2013 novel by Simon Scarrow

The Blood Crows, published in 2013, is the twelfth volume of the Eagles of the Empire series by Simon Scarrow. It features the return of his main characters, Macro and Cato, to Brittania, after an absence of almost ten years.

==Cover description==
For nearly ten years, the Roman Empire has fought ceaselessly to strengthen its hold over Britannia. But opposition from native tribes led by the ruthless warrior Caratacus threatens to destroy everything. Prefect Cato and Centurion Macro are summoned by Governor Ostorius to Londinium.
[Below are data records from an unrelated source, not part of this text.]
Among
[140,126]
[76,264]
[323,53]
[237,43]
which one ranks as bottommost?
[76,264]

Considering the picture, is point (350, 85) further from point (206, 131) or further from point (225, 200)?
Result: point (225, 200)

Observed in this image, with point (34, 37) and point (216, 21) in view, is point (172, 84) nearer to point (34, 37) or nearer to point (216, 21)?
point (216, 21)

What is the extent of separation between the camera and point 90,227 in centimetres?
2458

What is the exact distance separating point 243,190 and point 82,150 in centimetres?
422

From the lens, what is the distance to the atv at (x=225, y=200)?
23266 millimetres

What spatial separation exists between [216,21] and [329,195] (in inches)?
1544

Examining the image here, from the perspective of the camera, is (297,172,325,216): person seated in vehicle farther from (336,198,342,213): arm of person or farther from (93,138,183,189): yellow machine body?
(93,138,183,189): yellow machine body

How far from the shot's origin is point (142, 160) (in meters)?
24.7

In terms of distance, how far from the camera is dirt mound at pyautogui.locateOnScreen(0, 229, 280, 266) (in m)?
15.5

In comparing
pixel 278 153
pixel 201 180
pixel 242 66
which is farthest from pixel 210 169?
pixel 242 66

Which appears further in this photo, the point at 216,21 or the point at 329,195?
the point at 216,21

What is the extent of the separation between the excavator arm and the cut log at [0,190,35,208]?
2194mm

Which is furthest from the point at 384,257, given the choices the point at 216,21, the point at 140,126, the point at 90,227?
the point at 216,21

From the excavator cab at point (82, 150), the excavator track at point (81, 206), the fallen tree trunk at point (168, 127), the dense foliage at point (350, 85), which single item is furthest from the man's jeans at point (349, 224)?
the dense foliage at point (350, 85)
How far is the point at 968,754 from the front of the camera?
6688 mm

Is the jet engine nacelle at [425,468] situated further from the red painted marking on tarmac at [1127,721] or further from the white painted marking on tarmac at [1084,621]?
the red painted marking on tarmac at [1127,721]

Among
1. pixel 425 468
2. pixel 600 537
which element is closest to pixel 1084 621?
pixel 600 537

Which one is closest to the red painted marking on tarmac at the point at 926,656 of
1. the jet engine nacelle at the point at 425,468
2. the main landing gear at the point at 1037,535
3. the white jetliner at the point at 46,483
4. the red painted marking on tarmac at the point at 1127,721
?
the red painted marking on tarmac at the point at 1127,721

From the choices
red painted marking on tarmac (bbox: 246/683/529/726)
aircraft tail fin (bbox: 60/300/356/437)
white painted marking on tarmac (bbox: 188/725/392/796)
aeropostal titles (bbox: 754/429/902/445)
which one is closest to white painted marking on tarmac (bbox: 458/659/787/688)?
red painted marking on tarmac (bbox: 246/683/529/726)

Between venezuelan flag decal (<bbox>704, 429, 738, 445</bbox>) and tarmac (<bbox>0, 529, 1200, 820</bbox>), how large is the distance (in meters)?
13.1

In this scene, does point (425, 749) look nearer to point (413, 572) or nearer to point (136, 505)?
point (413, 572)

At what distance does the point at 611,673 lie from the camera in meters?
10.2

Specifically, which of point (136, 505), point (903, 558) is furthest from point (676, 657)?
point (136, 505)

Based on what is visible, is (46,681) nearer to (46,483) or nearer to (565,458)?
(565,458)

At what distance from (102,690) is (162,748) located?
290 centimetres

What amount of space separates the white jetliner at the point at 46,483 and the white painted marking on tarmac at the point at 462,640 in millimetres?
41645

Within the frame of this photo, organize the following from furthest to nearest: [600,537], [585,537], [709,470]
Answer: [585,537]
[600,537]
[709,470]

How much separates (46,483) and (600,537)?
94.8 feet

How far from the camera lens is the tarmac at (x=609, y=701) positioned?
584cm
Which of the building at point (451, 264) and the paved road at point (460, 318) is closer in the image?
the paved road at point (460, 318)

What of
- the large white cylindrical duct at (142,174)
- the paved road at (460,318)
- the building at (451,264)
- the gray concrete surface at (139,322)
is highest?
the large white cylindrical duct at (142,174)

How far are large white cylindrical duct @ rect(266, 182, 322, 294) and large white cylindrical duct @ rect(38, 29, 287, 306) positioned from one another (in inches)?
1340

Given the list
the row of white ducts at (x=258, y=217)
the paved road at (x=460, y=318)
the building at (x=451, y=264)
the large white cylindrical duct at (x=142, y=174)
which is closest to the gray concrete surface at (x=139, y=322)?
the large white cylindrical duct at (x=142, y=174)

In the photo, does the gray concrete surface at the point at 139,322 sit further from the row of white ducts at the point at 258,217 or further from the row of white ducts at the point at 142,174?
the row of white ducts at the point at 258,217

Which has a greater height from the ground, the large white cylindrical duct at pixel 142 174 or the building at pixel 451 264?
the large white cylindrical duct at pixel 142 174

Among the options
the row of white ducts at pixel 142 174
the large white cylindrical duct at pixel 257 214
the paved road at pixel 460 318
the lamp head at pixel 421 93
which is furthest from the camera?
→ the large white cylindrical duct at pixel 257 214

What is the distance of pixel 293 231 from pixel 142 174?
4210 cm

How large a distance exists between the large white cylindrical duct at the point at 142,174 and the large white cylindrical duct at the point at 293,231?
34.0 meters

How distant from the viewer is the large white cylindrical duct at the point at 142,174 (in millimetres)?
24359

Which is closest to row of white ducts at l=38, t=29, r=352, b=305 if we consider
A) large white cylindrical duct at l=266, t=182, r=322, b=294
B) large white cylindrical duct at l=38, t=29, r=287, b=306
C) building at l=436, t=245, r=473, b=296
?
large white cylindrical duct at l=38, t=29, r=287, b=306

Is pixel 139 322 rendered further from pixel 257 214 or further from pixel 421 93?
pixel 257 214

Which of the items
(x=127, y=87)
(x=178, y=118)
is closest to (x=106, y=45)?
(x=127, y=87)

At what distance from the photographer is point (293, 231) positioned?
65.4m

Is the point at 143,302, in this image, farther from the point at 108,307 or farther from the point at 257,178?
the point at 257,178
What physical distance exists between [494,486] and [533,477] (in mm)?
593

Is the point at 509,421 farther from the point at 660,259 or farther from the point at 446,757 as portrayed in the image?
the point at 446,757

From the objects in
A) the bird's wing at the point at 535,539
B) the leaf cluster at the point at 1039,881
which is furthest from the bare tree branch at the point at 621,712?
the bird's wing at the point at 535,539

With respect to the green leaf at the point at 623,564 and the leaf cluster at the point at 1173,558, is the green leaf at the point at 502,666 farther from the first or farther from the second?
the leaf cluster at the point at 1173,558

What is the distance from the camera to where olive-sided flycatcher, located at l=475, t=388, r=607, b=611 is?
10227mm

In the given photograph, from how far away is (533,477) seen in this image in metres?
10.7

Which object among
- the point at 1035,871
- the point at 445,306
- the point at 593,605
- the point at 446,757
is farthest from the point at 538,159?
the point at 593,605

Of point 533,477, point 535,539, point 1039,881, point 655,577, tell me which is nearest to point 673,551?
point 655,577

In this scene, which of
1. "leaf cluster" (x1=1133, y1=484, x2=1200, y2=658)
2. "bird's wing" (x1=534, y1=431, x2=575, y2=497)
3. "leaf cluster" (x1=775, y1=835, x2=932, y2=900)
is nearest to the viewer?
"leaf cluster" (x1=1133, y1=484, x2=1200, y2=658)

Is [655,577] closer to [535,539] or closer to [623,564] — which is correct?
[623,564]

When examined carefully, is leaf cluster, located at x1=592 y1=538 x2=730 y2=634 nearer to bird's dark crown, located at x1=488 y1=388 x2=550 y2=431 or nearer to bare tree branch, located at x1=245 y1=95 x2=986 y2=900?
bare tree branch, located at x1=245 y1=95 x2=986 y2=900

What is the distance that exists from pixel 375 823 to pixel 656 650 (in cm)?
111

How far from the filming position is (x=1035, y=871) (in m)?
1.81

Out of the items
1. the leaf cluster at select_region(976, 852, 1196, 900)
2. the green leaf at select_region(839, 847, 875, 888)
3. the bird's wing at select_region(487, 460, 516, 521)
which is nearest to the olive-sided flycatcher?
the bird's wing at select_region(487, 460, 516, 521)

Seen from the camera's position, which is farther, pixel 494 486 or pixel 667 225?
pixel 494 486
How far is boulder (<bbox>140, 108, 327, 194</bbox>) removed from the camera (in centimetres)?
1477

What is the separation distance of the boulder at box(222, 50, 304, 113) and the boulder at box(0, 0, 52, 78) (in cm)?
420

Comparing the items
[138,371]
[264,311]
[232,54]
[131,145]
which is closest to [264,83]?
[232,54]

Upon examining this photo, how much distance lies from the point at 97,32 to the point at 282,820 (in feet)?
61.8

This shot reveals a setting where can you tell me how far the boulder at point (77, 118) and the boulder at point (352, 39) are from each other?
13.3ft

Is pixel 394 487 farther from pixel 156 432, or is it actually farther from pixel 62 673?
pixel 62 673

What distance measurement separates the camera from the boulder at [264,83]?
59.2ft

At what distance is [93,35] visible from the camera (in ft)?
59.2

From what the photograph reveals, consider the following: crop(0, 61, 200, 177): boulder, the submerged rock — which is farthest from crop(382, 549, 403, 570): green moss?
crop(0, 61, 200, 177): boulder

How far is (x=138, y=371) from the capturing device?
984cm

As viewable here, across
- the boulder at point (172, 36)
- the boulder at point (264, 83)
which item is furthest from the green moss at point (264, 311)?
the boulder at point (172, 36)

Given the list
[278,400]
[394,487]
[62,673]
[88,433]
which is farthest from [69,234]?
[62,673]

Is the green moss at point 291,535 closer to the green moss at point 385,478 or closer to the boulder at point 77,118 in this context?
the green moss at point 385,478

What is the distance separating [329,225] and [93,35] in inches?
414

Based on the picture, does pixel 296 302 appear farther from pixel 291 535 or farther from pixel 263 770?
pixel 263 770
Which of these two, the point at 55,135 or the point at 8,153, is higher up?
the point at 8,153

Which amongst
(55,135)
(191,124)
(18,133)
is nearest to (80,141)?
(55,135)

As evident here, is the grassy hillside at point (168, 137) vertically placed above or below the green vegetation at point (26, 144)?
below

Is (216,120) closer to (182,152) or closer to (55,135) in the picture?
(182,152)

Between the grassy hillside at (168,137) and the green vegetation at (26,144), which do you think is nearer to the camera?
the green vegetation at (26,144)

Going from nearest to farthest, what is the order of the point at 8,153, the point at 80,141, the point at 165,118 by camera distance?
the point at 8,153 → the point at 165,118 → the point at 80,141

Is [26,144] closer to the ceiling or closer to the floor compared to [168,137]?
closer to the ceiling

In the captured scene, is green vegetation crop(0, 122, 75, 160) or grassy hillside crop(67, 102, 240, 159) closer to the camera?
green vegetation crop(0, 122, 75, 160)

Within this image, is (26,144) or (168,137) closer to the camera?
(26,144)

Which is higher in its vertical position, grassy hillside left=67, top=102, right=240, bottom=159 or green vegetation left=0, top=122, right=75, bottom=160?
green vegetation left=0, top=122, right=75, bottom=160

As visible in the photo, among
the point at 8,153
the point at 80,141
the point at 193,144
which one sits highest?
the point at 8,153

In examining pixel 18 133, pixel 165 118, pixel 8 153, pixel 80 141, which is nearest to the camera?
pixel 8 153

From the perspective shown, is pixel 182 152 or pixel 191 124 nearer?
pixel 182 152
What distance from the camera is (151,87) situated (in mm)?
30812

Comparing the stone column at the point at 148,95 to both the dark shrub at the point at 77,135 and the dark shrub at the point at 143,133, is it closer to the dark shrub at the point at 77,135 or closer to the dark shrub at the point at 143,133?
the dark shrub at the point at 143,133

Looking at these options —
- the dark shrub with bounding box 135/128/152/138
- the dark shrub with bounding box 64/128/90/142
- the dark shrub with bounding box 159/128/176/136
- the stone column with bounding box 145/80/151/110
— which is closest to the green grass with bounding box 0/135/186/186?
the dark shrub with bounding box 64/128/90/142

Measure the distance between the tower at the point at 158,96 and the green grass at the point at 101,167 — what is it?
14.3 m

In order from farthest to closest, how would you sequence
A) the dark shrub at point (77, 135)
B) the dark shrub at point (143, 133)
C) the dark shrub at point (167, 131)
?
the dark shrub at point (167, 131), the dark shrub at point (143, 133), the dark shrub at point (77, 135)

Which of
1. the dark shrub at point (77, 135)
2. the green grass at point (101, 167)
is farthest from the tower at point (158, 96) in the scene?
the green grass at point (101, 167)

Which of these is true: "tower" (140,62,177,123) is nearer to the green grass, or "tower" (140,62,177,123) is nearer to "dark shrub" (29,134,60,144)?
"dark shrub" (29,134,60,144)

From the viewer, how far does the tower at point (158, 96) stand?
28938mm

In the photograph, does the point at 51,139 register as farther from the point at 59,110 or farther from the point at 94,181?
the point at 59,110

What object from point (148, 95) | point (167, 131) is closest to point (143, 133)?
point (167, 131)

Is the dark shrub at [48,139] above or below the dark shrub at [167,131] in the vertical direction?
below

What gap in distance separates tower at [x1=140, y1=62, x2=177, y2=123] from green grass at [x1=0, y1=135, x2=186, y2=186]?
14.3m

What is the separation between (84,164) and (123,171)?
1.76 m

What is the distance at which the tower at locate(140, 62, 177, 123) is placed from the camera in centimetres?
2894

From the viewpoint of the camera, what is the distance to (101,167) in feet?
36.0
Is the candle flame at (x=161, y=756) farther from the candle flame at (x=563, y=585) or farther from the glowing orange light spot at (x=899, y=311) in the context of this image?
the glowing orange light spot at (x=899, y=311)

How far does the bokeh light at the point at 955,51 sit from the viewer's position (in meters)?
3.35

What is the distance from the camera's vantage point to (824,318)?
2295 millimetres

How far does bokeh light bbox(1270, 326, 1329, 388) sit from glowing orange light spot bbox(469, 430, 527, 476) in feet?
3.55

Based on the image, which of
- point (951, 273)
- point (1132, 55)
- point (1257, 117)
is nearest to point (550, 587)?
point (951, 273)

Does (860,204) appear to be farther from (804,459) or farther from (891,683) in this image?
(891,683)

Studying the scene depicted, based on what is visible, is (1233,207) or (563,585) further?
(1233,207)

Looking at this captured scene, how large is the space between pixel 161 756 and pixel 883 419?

Tasked with leading a newly formed cavalry cohort into the heartland of Wales, they must destroy the growing resistance. But with Caratacus hatching increasingly ambitious plans and disorder threatening from within Macro and Cato's own ranks, this final test will push the soldiers to their limits. And if they do not emerge as victors, the Emperor Claudius's rule may be at stake, and the very foundations of the Roman Empire could be shattered irrevocably.